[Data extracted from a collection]

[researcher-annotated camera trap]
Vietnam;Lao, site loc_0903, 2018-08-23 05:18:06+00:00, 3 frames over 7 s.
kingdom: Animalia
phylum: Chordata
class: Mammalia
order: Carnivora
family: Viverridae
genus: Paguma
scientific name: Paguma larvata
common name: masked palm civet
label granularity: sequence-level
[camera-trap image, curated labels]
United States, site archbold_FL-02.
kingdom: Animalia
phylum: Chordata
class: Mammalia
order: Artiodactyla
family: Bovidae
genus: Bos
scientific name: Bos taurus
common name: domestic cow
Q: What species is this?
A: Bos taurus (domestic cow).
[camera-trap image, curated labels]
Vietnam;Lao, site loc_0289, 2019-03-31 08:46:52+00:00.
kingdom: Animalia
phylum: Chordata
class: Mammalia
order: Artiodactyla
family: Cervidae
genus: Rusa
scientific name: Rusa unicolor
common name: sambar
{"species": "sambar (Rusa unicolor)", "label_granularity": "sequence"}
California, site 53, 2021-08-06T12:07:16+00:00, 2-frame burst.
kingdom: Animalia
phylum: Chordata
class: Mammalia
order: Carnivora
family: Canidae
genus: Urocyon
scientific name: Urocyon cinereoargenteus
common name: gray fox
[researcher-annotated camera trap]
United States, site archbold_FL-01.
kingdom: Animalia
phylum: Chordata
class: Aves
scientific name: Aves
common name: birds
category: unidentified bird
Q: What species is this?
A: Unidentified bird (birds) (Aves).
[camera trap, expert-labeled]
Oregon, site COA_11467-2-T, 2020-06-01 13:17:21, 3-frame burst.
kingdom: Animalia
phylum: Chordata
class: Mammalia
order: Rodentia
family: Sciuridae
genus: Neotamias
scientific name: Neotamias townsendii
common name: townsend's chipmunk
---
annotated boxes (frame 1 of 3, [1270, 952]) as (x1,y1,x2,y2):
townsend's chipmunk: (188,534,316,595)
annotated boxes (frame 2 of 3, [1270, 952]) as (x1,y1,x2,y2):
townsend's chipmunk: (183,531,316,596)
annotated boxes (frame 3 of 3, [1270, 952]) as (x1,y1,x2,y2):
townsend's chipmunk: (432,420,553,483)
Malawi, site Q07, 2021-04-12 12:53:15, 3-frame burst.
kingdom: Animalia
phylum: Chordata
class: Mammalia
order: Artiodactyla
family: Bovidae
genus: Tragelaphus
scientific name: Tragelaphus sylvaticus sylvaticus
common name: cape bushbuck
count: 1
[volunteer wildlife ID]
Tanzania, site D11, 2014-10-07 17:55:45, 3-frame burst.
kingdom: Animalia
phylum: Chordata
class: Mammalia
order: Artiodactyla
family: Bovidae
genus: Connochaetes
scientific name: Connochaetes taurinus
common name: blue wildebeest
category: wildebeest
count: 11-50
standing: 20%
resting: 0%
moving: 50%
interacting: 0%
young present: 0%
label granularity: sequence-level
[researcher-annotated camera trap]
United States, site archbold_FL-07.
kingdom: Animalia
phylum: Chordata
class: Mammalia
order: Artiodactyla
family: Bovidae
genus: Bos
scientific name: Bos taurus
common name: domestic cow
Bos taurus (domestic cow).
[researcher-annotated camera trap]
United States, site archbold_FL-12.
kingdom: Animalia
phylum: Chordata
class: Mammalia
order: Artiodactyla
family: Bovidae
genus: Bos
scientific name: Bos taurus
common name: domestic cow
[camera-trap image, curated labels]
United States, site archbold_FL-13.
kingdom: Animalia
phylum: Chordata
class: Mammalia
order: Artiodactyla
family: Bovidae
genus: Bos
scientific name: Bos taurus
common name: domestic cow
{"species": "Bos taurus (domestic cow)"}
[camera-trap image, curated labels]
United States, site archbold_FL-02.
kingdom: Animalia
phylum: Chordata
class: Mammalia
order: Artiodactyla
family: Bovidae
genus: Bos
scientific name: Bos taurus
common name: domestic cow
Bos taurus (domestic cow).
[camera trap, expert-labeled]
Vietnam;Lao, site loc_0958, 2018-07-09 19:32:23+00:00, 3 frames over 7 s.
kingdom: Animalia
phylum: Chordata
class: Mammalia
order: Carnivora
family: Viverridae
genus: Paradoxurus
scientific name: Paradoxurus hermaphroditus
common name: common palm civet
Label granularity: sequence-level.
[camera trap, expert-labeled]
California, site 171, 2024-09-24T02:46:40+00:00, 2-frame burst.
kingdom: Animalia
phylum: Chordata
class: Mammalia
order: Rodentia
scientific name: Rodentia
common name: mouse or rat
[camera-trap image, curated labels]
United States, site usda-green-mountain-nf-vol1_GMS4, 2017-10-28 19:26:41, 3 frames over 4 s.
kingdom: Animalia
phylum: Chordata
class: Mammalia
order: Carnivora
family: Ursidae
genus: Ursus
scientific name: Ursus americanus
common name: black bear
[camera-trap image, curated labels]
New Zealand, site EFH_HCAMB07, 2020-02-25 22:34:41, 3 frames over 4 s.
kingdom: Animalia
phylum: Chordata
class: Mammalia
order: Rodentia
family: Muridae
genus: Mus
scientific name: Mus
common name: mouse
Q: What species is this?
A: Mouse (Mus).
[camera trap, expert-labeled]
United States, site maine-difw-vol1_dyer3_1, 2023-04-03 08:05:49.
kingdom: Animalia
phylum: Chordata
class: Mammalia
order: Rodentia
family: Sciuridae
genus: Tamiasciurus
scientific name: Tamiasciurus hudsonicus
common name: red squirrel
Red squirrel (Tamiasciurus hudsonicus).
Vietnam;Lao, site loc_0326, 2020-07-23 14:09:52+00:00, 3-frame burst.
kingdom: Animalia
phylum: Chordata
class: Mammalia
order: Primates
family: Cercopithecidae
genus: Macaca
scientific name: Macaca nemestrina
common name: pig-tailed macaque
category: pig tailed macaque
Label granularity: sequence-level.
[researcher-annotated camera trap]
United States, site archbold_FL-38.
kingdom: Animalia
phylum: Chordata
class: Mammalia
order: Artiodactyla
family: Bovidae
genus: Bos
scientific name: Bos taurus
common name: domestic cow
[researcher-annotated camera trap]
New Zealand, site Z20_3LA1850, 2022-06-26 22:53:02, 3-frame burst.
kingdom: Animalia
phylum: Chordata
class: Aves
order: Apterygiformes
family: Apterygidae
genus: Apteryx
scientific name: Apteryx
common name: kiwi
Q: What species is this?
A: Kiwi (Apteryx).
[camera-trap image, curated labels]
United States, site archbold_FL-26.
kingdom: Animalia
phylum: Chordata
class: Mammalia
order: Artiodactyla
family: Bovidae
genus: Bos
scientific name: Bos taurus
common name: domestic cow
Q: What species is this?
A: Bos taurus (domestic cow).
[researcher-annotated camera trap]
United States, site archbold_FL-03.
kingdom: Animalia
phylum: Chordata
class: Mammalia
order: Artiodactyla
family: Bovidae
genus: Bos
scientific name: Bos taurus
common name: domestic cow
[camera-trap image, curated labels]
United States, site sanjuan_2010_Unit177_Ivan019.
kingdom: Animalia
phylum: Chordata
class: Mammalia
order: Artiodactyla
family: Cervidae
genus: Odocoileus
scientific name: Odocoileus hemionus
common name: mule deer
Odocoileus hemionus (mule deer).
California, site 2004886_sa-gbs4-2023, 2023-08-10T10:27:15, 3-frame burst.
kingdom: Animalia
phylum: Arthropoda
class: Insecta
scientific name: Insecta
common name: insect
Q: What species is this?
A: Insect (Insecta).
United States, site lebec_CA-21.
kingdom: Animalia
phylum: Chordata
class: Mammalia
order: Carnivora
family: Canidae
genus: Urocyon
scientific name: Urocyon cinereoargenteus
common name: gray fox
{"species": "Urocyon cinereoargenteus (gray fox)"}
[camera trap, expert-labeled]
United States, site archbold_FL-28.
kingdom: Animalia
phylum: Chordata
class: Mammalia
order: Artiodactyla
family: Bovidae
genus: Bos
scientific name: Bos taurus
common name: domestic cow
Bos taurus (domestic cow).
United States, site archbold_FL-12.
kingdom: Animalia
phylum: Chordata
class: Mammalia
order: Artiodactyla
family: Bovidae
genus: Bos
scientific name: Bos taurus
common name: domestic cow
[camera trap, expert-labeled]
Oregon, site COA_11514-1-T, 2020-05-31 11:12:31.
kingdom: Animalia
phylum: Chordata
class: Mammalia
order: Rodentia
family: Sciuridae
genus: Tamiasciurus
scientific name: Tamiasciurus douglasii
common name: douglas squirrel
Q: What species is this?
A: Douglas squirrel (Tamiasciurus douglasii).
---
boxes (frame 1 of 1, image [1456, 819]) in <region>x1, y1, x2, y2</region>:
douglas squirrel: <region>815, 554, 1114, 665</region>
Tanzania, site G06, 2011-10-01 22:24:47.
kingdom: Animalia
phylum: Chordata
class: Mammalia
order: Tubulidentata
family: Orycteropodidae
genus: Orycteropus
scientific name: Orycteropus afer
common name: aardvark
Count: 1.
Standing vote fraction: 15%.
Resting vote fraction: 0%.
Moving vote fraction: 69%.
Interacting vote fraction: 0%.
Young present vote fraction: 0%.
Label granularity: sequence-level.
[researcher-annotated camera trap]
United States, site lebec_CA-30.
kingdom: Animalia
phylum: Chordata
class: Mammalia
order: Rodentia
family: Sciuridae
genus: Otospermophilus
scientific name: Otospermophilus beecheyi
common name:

TASK ITEM: What lines of the data include the word "frames"? Copy each of them.

SOLUTION BELOW:
Vietnam;Lao, site loc_0903, 2018-08-23 05:18:06+00:00, 3 frames over 7 s.
Vietnam;Lao, site loc_0958, 2018-07-09 19:32:23+00:00, 3 frames over 7 s.
United States, site usda-green-mountain-nf-vol1_GMS4, 2017-10-28 19:26:41, 3 frames over 4 s.
New Zealand, site EFH_HCAMB07, 2020-02-25 22:34:41, 3 frames over 4 s.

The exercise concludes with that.